• Extracted text
:::
On November 11, Fitch Ratings, a highly reputed international credit rating agency, affirmed a stable outlook on the sovereign credit rating of Bangladesh. At the same time, other nations in South Asia, specifically those that have comparable economic conditions, have either received a negative outlook or remained at a lower rating than us, as shown by Fitch. Therefore, it raises the question of whether we fared better under the current global pandemic conditions relative to other neighbouring nations.
In line with the opinion of this global rating agency, one can say that we have been successful, to a large extent, in maintaining our economic progress. To briefly explain, a credit rating is an assessment of the creditworthiness of a borrower (in this case a sovereign nation). Maintaining a stable outlook, particularly in the Long-Term Foreign-Currency Issuer Default Rating (IDR) of the sovereign, speaks to the resilience of its external finances and insignificant changes to the government debt quality. While we have received similar ratings in the past few years, maintaining the same stable outlook during the ongoing global pandemic is a noteworthy outcome.
In hindsight, one can argue that although we have maintained a stable outlook, the sovereign rating itself is not considerably high when compared to other sovereign ratings globally. This argument is consistent; however, a relatively low rating is also expected in developing countries. A more important aspect in this analysis would be the change in ratings (i.e. the second order effect) around the negative macroeconomic shock induced by Covid-19. Contrary to the general expectation, based on the current stable rating outlook, we can infer that the quality of our sovereign debt has not deteriorated during the pandemic. This finding, thereby, can have potentially important implications for the broader economy as an unchanged sovereign rating can help maintain investor confidence in our sovereign debt instruments.
:::
• Data supplied
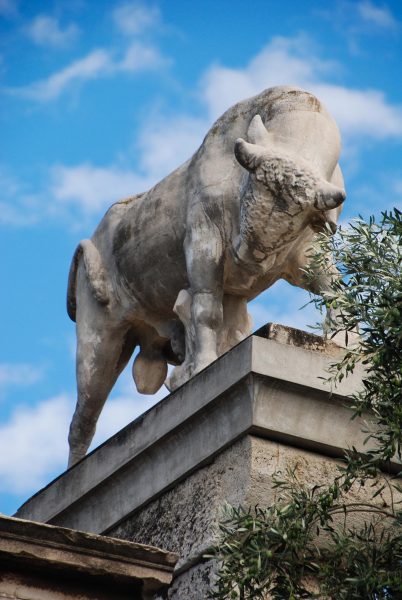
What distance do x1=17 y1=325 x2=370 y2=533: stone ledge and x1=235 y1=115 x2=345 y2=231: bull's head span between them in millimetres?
905

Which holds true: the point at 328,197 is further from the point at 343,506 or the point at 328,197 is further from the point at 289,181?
the point at 343,506

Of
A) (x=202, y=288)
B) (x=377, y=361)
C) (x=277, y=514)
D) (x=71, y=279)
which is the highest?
(x=71, y=279)

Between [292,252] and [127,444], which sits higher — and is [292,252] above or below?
above

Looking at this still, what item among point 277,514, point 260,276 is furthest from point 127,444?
point 277,514

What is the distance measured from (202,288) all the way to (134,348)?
69.6 inches

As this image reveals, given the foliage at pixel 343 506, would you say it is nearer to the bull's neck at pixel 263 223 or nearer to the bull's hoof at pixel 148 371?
the bull's neck at pixel 263 223

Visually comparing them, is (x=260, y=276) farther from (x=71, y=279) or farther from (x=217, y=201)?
(x=71, y=279)

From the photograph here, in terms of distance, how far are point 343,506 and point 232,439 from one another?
142 centimetres

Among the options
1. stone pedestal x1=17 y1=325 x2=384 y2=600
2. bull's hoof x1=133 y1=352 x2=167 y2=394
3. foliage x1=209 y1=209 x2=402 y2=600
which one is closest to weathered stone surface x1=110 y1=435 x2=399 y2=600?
stone pedestal x1=17 y1=325 x2=384 y2=600

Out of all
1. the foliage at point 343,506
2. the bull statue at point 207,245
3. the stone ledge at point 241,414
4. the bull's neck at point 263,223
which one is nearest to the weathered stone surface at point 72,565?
the foliage at point 343,506

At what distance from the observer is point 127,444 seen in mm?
11688

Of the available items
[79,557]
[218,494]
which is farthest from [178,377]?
[79,557]

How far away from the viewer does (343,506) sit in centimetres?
955

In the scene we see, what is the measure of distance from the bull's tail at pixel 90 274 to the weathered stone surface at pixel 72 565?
4.81 meters
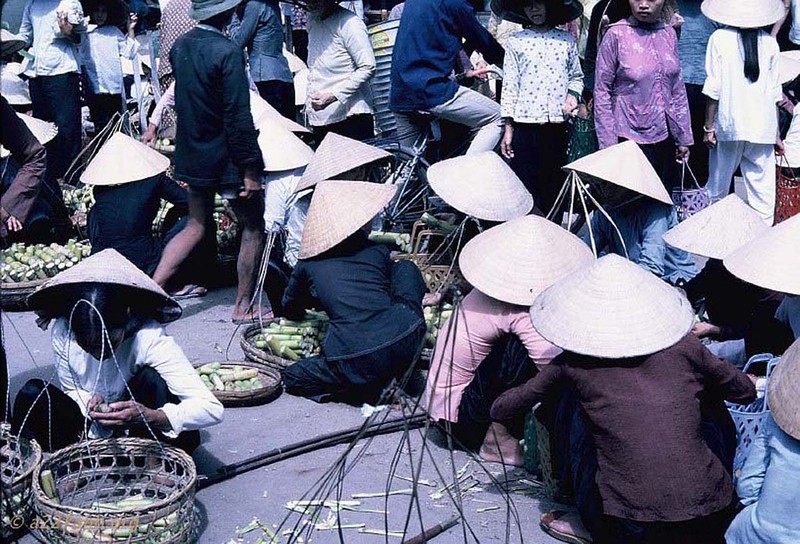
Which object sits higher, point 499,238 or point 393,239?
point 499,238

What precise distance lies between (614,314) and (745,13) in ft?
10.7

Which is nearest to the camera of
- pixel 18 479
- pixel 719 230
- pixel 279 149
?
pixel 18 479

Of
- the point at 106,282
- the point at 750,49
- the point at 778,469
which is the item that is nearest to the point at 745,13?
the point at 750,49

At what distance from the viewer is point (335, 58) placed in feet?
19.0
:::
• Questions
• a. According to the Bangladesh credit rating text, on what date did Fitch Ratings affirm a stable outlook on the country's sovereign credit rating?
• b. Rewrite the part of the Bangladesh credit rating text between "In line with" and "a noteworthy outcome.", inclusive, replacing "creditworthiness" with "solvency".

• Replies
• a. November 11

• b.
In line with the opinion of this global rating agency, one can say that we have been successful, to a large extent, in maintaining our economic progress. To briefly explain, a credit rating is an assessment of the solvency of a borrower (in this case a sovereign nation). Maintaining a stable outlook, particularly in the Long-Term Foreign-Currency Issuer Default Rating (IDR) of the sovereign, speaks to the resilience of its external finances and insignificant changes to the government debt quality. While we have received similar ratings in the past few years, maintaining the same stable outlook during the ongoing global pandemic is a noteworthy outcome.